第四,從淵源來看,口語中運用韻語修辭,具有民族風格。中國是一個詩的國度,詩的開放性、輻射力,不僅涉及書麵語的散文、小說、戲劇等藝術形式,而且廣泛地滲透在各階層民眾的口頭話語之中。宋代有個海盜叫鄭廣,降宋後被朝廷授了官,他高興了,吟道:“鄭廣有詩告眾官,文武看來總一般。眾官作官卻作賊,鄭廣作賊卻作官。”這幾句話,就可以想見,詩這種形式是怎樣滲透在口語之中了。前幾年,湖南澧縣某鎮就有一件這樣的趣事:這個鎮有兩個相鄰的茶社。其中—個茶社為招攬顧客,請人講《王三公子嫖院》,另一個茶社的主人就順口唱道:那邊生意拉不贏,想方設法走歪門。花花公子玩妓女,內容有點不正經。諸位提高警惕性,讓他自家唱來自家聽。采用說舊書的形式說唱新書,結果壓倒了對手。可以設想,如果沒有群眾喜聞樂見的具有民族風格、民族特色的說唱形式,即便講的內容再新,恐怕也無法招攬聽眾,因為聽眾沒有必要上門去接受他的教訓。
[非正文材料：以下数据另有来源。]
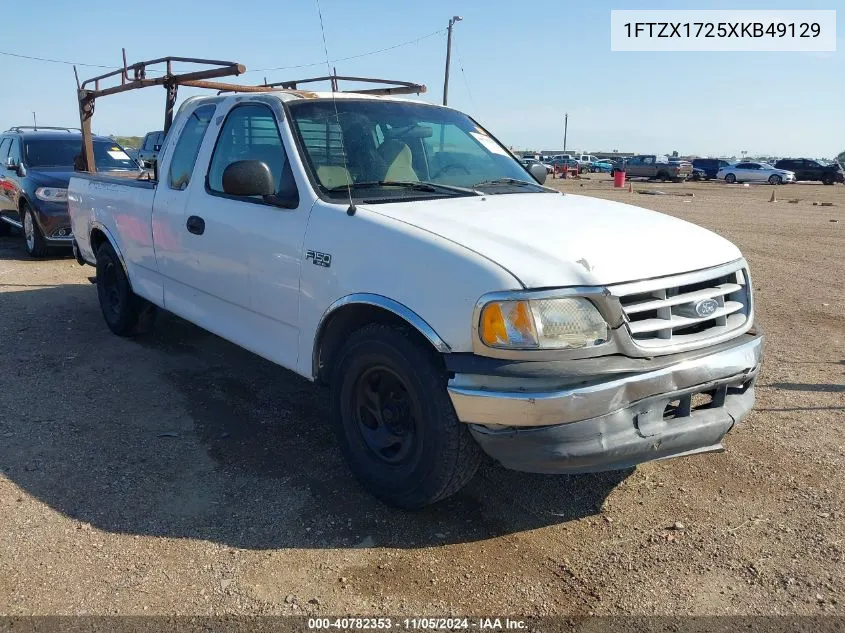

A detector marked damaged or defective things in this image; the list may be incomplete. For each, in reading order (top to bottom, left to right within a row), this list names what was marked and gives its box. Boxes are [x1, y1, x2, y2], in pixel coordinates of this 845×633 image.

rusted pipe rack [74, 51, 246, 172]
damaged front bumper [446, 334, 760, 472]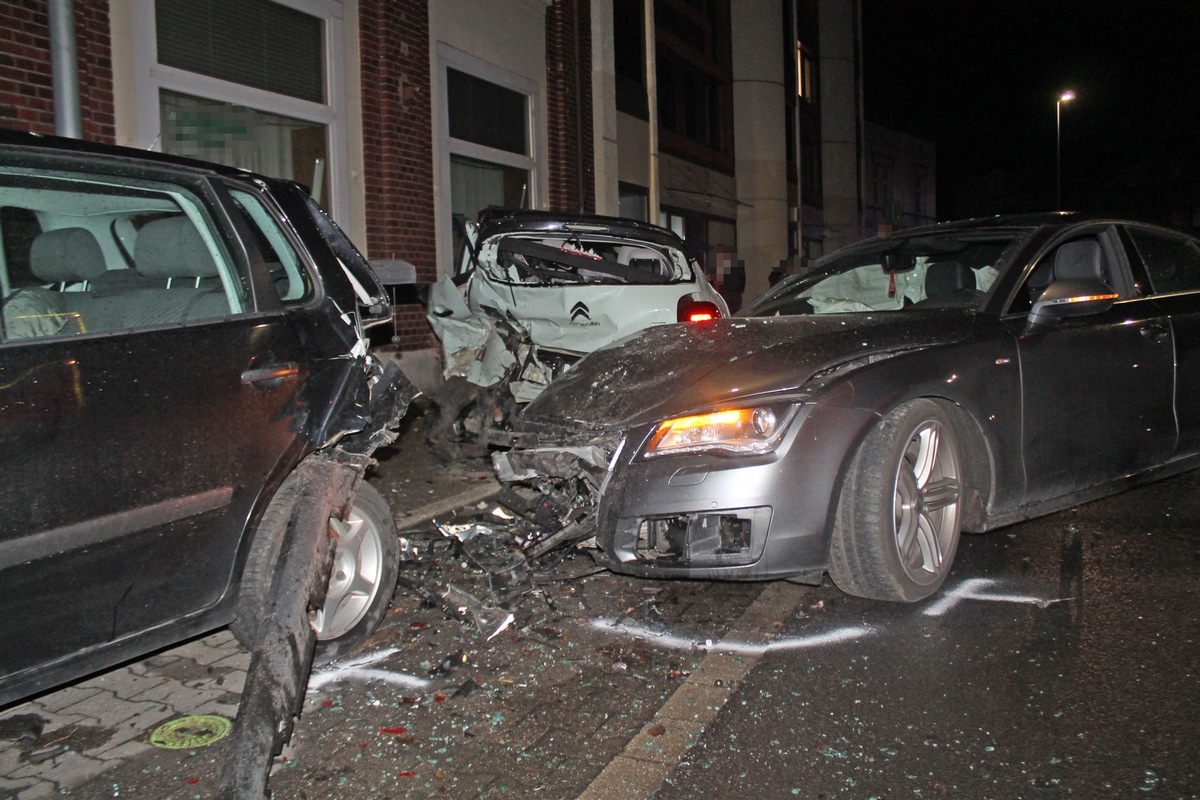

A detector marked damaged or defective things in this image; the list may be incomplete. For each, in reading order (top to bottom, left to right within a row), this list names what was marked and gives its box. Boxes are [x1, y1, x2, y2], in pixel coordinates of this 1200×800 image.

shattered windshield [472, 235, 691, 287]
shattered windshield [739, 227, 1032, 316]
broken side mirror [1027, 275, 1118, 326]
black damaged car [0, 131, 417, 705]
broken headlight housing [643, 402, 801, 460]
crushed car hood [523, 311, 974, 431]
black damaged car [496, 212, 1200, 599]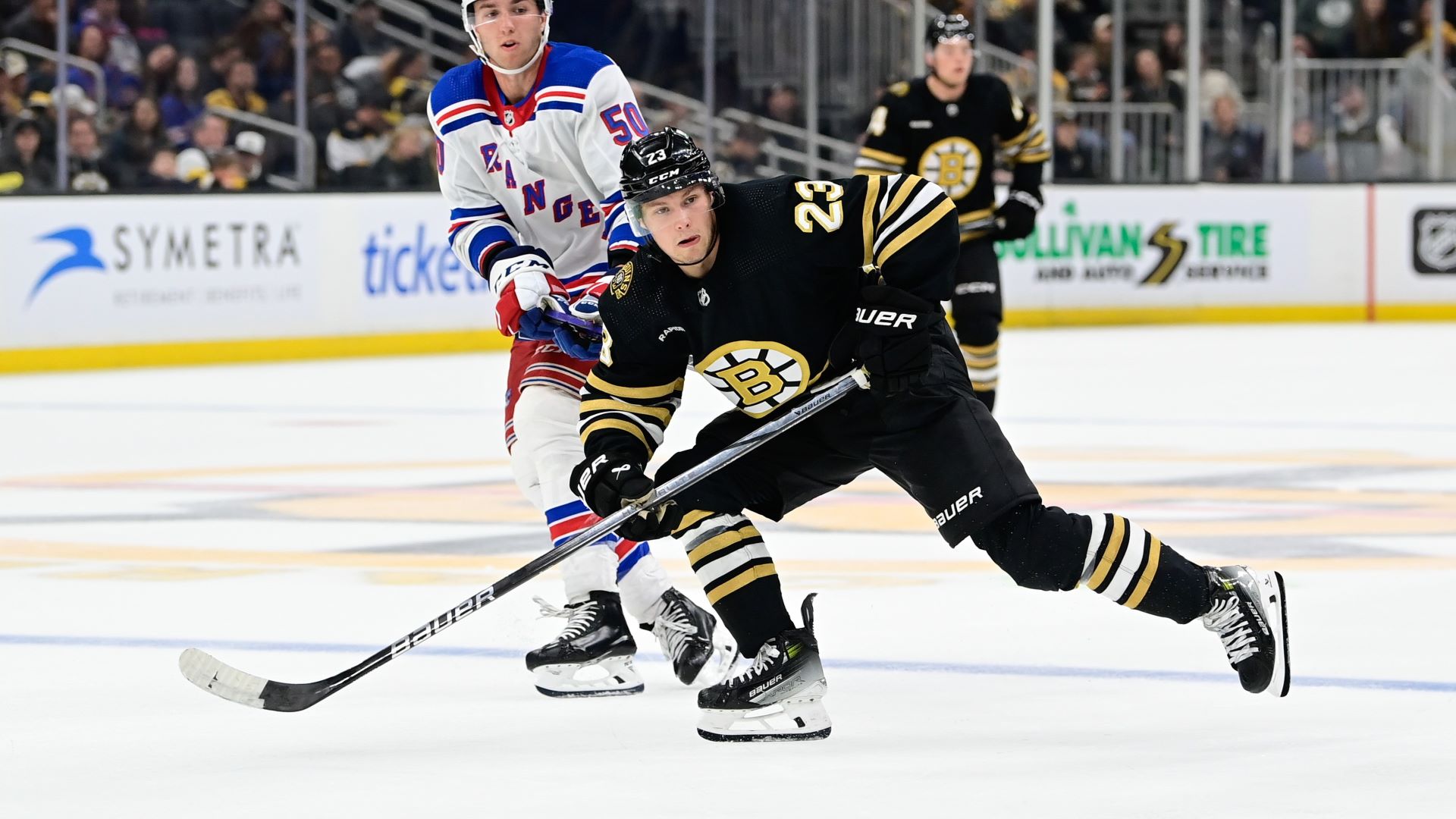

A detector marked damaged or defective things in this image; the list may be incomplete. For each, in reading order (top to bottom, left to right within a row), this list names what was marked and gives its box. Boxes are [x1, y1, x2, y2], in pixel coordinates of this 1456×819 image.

broken hockey stick [177, 369, 868, 713]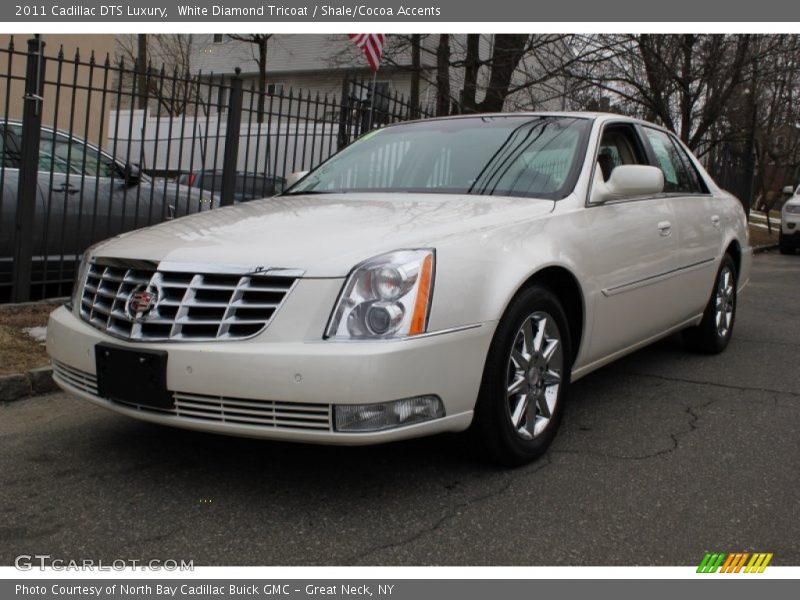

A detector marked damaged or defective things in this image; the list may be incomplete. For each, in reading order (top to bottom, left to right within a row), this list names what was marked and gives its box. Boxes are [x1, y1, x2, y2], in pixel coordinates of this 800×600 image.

cracked pavement [0, 251, 796, 564]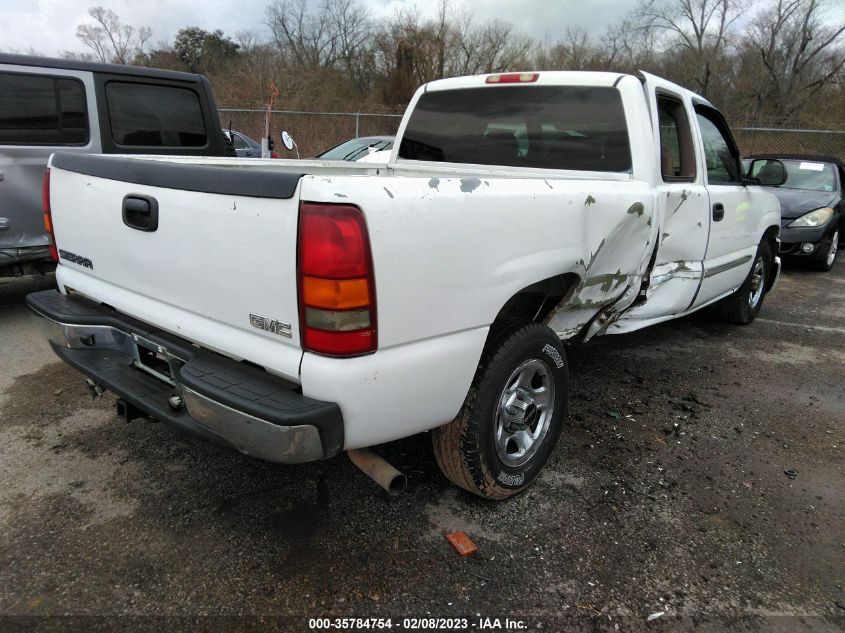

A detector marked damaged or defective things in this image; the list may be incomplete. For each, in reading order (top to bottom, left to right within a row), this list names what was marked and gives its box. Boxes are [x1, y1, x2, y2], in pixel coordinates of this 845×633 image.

damaged truck side panel [33, 70, 784, 498]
講到口語的民族風格淵源,人們很可能會想到話本小說或章回體小說。如宋話本小說,正文前有入話,常用詩詞或故事;講正文有時又插入詩詞韻語來描摹事物,配上歌樂,起兼說帶唱的作用;結束時,也有的引用詩詞或韻語進行概括。這確實是有說服力的依據,是口語的民族風格的典型。不過,這種民族風格的形成,其淵源,我認為還可以遠溯到先秦以至遠古時代。王力先生說:“《易經》和《老子》大部分是韻語,《莊子》等書也有一些韻語。古醫書《黃帝內經》(《素問》《靈樞》)充滿了韻語。在先秦時代,韻語大約是為了便於記憶,而不是為了藝術的目的。到了漢代以後,那就顯然是為了藝術的目的了。”(見1962年《略論語言形式美》)如果說,王力先生所舉的先秦典籍還是書麵語,那麼《尚書》應該說是最早的口語著作了。“左史記言,右史記事,事為《春秋》,言為《尚書》”,《尚書》是記言的。該書《盤庚》中篇裏記錄盤庚的話:“若乘舟,汝弗濟,臭厥載。”這就是口語中的韻語。而且,從盤庚用坐船而不渡河,坐待船貨朽爛比喻臣民不肯遷殷這一情形看,似乎這也是為了藝術目的而用的。總之,口語中的韻語修辭是古已有之,源遠流長。今天的口語中適當運用韻語修辭,群眾喜聞樂見,應予提倡,這是民族風格的體現。
在探討口語中韻語修辭的風格功能之後,我認為,有必要再談談運用韻語修辭應注意的幾個問題。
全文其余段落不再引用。